Do you have a mentor/ artist/ art piece/ exhibition/ book that you think has shaped you in such a great way and helped you become the person you are today?
We have had the good fortune of having many influential figures in the creative world who have been generous with their guidance and good advice. I hope all hard working creatives out there can enjoy and understand the importance of these figures in the creative industry. People and interpersonal relationships are fundamentally important in our humble opinion.
In your opinion, do you think galleries require a physical presence?
I believe we have recently seen a huge shift in the gallery/ client relationship: the physical interaction between the parts is still crucial, don’t get me wrong, but have been drastically changed in recent years. All the pieces we work with, require a great quantity of supporting information such as pictures, videos and historical documents: this is when multimedia and various platforms help sharing this information to ease the process and give confidence to both us and the clients.
What are you working on currently?
We have focused all our energy recently on the launch of Andrea’s new line of collectible design. It has been in preparation for quite a while now and it seemed like the perfect moment to go out there and share his creative genius!

**REQUIRED WORK:**
1 - From the interview, extract the passage starting with "Do you have" and going on through "you are today?".
2 - Render this sentence from the interview in Spanish: "People and interpersonal relationships are fundamentally important in our humble opinion."
The listing is not required for any of this work.

**SUPPLIED INFORMATION:**
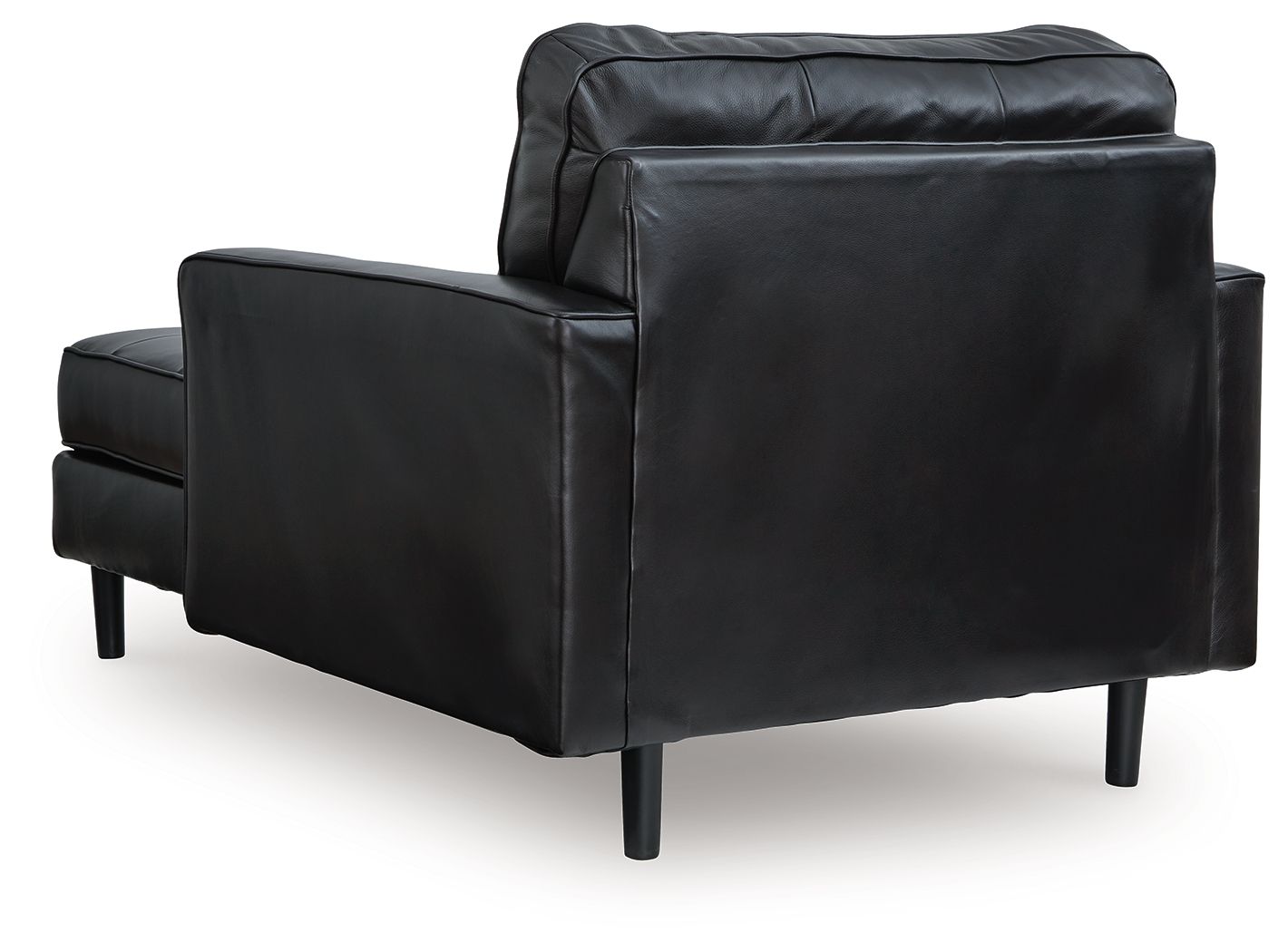 Onyx Leather Estate Chaise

**SOLUTION SET:**
1 -
Do you have a mentor/ artist/ art piece/ exhibition/ book that you think has shaped you in such a great way and helped you become the person you are today?

2 - Las personas y las relaciones interpersonales son fundamentalmente importantes, en nuestra humilde opinión.